§ **PROBLEM REQUIREMENTS**
Your answer should be the lines from the one containing "content_type: text/html; charset=utf-8" through the final line below, copied exactly.

Plain-text document sources:
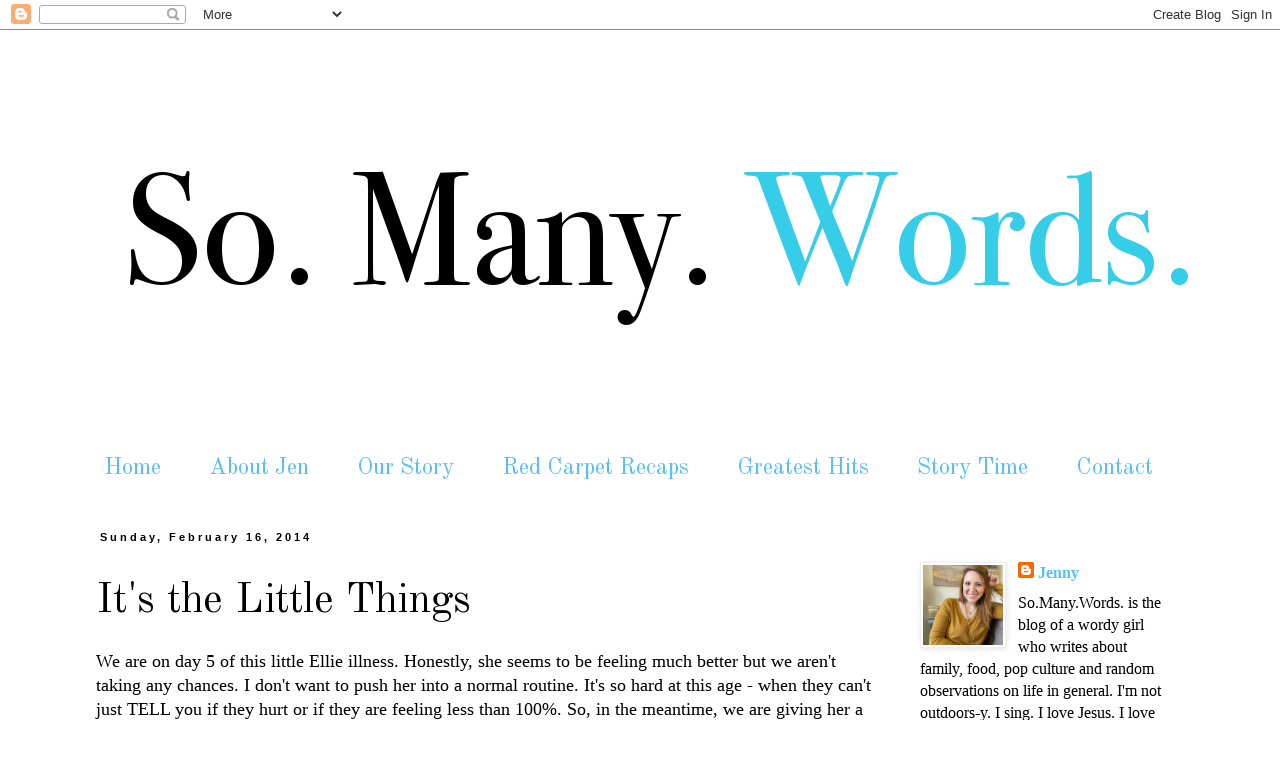

--- FILE ---
content_type: text/html; charset=utf-8
request_url: https://www.google.com/recaptcha/api2/aframe
body_size: 269
content:
<!DOCTYPE HTML><html><head><meta http-equiv="content-type" content="text/html; charset=UTF-8"></head><body><script nonce="WbwRdvIVslH-LDB7f4ejGw">/** Anti-fraud and anti-abuse applications only. See google.com/recaptcha */ try{var clients={'sodar':'https://pagead2.googlesyndication.com/pagead/sodar?'};window.addEventListener("message",function(a){try{if(a.source===window.parent){var b=JSON.parse(a.data);var c=clients[b['id']];if(c){var d=document.createElement('img');d.src=c+b['params']+'&rc='+(localStorage.getItem("rc::a")?sessionStorage.getItem("rc::b"):"");window.document.body.appendChild(d);sessionStorage.setItem("rc::e",parseInt(sessionStorage.getItem("rc::e")||0)+1);localStorage.setItem("rc::h",'1769316888122');}}}catch(b){}});window.parent.postMessage("_grecaptcha_ready", "*");}catch(b){}</script></body></html>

§ **ANSWER TO THIS EXERCISE**
content_type: text/html; charset=utf-8
request_url: https://www.google.com/recaptcha/api2/aframe
body_size: 269
content:
<!DOCTYPE HTML><html><head><meta http-equiv="content-type" content="text/html; charset=UTF-8"></head><body><script nonce="WbwRdvIVslH-LDB7f4ejGw">/** Anti-fraud and anti-abuse applications only. See google.com/recaptcha */ try{var clients={'sodar':'https://pagead2.googlesyndication.com/pagead/sodar?'};window.addEventListener("message",function(a){try{if(a.source===window.parent){var b=JSON.parse(a.data);var c=clients[b['id']];if(c){var d=document.createElement('img');d.src=c+b['params']+'&rc='+(localStorage.getItem("rc::a")?sessionStorage.getItem("rc::b"):"");window.document.body.appendChild(d);sessionStorage.setItem("rc::e",parseInt(sessionStorage.getItem("rc::e")||0)+1);localStorage.setItem("rc::h",'1769316888122');}}}catch(b){}});window.parent.postMessage("_grecaptcha_ready", "*");}catch(b){}</script></body></html>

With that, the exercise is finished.